Nunca pensé ser testigo de práctica tan sublime, pero a veces la vida se aburre y, para variar, nos hace seres privilegiados. Resulta que este martes me levanté más temprano que de costumbre y fui al Hospital Amalia Simoni, a esperar, para hablarle, a un hermano que allí habría de consultarse.
Llegué lleno del frío de enero y, mientras el sol me alcanzaba, le vi por primera vez, disponiendo instrumental: al aire libre, el novel cirujano comenzó a prepararse para unas intervenciones. Primero tomó el atuendo, después se secó el sudor, luego miró los afilados instrumentos con una pose redundantemente doctoral. Y siempre, siempremente siempre, le auxiliaba ―le arropaba, con toda la propiedad del término― una muy grácil doncella.

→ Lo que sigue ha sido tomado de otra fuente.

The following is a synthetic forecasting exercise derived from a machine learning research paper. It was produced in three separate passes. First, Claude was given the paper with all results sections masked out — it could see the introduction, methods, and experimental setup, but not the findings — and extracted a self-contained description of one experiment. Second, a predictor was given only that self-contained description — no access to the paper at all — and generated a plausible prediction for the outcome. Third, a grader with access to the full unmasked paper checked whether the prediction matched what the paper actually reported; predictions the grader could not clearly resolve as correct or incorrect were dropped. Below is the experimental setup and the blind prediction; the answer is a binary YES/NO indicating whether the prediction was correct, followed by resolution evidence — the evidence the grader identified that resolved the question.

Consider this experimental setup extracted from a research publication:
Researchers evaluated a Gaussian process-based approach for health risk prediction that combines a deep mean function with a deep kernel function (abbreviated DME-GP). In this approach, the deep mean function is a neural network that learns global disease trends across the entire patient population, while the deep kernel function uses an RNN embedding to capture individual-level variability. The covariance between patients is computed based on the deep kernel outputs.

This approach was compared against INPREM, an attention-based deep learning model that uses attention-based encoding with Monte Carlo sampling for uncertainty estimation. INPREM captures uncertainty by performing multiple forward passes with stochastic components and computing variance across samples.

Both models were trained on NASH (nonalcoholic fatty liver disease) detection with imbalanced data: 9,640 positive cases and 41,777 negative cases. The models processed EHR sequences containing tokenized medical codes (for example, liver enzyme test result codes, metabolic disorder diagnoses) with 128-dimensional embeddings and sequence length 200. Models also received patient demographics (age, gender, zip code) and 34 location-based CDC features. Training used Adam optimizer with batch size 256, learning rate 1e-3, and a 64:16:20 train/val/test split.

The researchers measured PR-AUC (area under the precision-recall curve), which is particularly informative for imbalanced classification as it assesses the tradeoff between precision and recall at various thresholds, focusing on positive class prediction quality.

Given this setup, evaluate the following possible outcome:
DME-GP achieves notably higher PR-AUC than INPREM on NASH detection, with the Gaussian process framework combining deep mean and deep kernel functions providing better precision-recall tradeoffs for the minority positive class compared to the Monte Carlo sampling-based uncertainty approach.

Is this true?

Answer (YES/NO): NO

Mi hermano llegó, pero en lo cerca de una hora que estuvimos charlando yo no dejaba de mirar aquel prodigio de manos más que entrenadas: las incisiones eran hermosas, matemáticas y artísticas, perfectas... todo un alarde de empleo de nanotecnologías.
A resultas, no se podía temer el menor desvío del rumbo de la cuchilla. Lo confieso: tal vez en algún momento me perdí algo de lo que mi hermano dijo, pero aun así estoy satisfecho. Yo lo vi con estos ojos de postear: aquel muchachote podría reiniciar sin titubeos el cerebro de Bill Gates, o mejorar de un corte la vida de Stephen Hawkins. Si las lascas del jamón que allá vende le salen tan delgadas... ¿quién se atreve a dudar de su rigor profesional?